Infatti come ogni malattia ha bisogno di un tempo, che può essere definito ”di incubazione” che precede l’evidente manifestazione del disturbo alimentare. La mia sofferenza si accumulava dentro di me aumentando giornalmente la mia pesantezza fisica fittizia e alimentando il mio desiderio di sparire, o meglio di far sparire il mio dolore.

Non avevo sicuramente qualcosa di solido a cui aggrapparmi, per questo la mia salvezza fu l’anoressia: un linguaggio che mi permise goffamente di gridare una richiesta di aiuto (inconsciamente). Attraverso la malattia resi evidente un dolore che non riuscivo a sopportare e nemmeno a denunciarlo a parole, perché presupponeva una sua accettazione.

Tentavo di nasconderlo, di negarlo ma poi illudendomi che era qualcosa che potevo ”controllare”, lo sottovalutavo e così la mia esclusione sociale diventava sempre più necessaria e rinchiudermi tra le mura del bagno, teatro di massacri sul mio viso, aveva sempre meno la parvenza di una buona soluzione. Mi facevo risucchiare dallo studio scolastico e non riuscivo neanche più a riservare al mio corpo le cure più elementari come dormire e lavarsi.

Era chiaro che da sola non potevo più fare niente. Così feci altre esperienze di percorsi di guarigione con psicologi e in centri specializzati in psichiatria infantile, fino ad approdare a 14 anni a MondoSole, devastata. Oggi, dopo tanto lavoro su me stessa, ogni tassello del mio passato si è unito, lo conosco e fa parte di me, ma sicuramente non coincide con il mio presente che mi sono costruita con dura fatica e non lo intacca.

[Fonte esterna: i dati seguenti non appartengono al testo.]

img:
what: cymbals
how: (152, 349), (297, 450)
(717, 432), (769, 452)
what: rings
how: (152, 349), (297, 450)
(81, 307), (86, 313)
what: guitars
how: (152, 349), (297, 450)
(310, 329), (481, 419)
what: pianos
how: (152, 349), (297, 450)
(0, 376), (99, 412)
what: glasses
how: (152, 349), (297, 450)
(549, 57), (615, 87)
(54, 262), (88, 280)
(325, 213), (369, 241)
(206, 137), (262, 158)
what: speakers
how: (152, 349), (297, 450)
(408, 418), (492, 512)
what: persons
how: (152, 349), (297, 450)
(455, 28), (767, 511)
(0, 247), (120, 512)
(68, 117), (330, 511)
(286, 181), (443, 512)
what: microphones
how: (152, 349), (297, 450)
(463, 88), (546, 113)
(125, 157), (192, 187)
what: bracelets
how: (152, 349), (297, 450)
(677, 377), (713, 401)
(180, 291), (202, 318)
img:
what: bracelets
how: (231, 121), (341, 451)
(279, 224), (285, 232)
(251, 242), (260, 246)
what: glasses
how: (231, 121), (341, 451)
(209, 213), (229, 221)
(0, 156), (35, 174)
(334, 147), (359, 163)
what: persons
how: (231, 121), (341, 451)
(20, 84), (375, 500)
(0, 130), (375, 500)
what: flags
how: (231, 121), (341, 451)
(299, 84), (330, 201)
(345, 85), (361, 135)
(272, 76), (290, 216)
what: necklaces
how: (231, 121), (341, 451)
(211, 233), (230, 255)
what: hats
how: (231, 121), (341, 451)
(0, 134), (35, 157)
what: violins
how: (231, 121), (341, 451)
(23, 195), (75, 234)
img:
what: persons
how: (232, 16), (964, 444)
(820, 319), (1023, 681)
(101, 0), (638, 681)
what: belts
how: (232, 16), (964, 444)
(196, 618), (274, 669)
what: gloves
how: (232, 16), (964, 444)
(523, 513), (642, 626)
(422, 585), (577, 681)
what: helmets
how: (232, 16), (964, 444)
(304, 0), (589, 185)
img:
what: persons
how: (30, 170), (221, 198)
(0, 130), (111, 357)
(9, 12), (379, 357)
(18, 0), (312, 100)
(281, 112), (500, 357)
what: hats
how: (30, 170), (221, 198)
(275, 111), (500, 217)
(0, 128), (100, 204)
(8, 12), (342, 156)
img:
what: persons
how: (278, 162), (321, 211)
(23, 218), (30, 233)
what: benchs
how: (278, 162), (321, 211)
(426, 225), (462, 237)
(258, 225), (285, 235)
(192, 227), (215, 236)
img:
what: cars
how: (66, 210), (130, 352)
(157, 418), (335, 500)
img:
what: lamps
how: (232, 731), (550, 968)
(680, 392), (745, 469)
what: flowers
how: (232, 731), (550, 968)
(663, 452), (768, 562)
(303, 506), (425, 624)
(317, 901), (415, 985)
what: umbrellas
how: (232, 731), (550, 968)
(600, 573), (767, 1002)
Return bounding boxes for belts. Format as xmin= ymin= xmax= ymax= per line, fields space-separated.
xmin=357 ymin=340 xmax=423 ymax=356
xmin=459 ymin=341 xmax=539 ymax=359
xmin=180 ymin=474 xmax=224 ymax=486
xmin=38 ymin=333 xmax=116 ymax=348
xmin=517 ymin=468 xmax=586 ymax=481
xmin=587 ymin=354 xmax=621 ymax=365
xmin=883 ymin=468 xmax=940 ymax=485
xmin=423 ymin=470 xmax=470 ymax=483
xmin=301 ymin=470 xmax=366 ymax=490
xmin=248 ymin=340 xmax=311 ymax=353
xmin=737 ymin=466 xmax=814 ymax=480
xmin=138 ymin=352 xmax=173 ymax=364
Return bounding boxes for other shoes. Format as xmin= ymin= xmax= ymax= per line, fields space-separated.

Posso affermare di ”aver fatto pace” con il mio passato, perché sinceramente il dolore che ho vissuto mi è bastato e ora voglio solo vivere! Mi ritengo veramente fortunata per aver trovato persone così valide su cui fare affidamento che mi hanno indirizzato verso un benessere e soprattutto per avermi fatto comprendere la gravità della malattia, che ammaglia tutti gli aspetti della vita e l’intero nucleo familiare, e per avermi insegnato una cura e una delicatezza nei riguardi di me stessa, che ad oggi le considero i miei tesori più preziosi. E proprio a loro che devo un enorme gratitudine, per la loro presenza giorno dopo giorno, la loro dolcezza, la loro grande professionalità. Un grande abbraccio a voi, Chiara e Matteo.